Corak also discusses the implications of the cost and return to education:
As another example, an increase in the cost of human capital investment, such as in market-based provision of child care or health care, private primary schooling, or higher college tuition fees, will implylower human capital investment. In a similar way a higher potential return to human capital will create an incentive for more investment. Solon (2004) takes the rate of return to education as an indicator of the degree of inequality in the labour market, and shows that societies with labor markets characterized by more cross-sectional inequality—that is, a higher return to education—will be less generationally mobile.This is because a higher income, dual earner family with fewer children not only has a higher capacity to invest in the education of their children than a single parent low income family, but also because the incentives to do so are greater. Inequality in demographics and labor markets in the here and now will have an influence on the degree of inequality in earnings in the next generation. Consequently we can expect the intergenerational elasticity to differ across countries for reasons associated with the costs and returns of investing in a child’s human capital, the way in which the labor market works and how “good jobs” are obtained, and the income inequalities between parents.
A country with confiscatory taxes and a generous social safety net has less incentives for investment in education than, for example, the US. .
Finally, Corak presents a troubling, if unsurprising, finding in a comparison of the US and Canada:
In both countries there is a considerable degree of mobility among the broadly defined middle earnings group, but both the sons of high and low earning fathers are more likely to grow up to be, respectively, high and low earning adults.
...There is in fact a good deal of fluidity in the American earnings distribution across the generations with the children of most middle earning parents experiencing outcomes that are not strongly associated with their parents’ income levels. But even so, on average, the United States stands out as being among the least generationally mobile among the rich countries, and in particular the overall degree of relative earnings mobility across the generations is almost three times greater in Canada, a country to which it might be most apt to make a comparison. This difference is due to a greater stickiness in earnings across the generations at both the top and the bottom.

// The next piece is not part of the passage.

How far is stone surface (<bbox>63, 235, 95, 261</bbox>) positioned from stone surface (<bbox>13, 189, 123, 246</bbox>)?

So Horatio Alger is alive and well in the middle class - a permanent underclass and a semi-permanent overclass would be the problem. Now, Paul Krugman's child, the offspring of two Princeton profs, is undoubtedly being raised in advantaged circumstances and will get into the college of her choice. My suspicion is that Paul Krugman does not consider his decision to raise his child with attention and care to be "evil". So maybe the notion that the well-to-do are making the ffort to raise their kids well is not really the problem. If class status was conferred by the inheritance of land, well, one might feel differently. But if parents pass down, through nature and/or nurture, some combintion of height, high energy, good health, good looks, intelligence, motivation, and organizational skills, well, is that really so terrible?
At the bottom of the ladder the problems are very different. I assume nobody wants to hear from a middle-class white guy on this topic, so let's cut to a middle class white gal - Megan McArdle attempted to imagine the difficulties of pulling a Hoartio Alger act from the ghetto, and struck me as quite insightful. Her point is that even if the door to success is open, expecting a kid to make the choices necessary to walk through it is not the high-probability bet.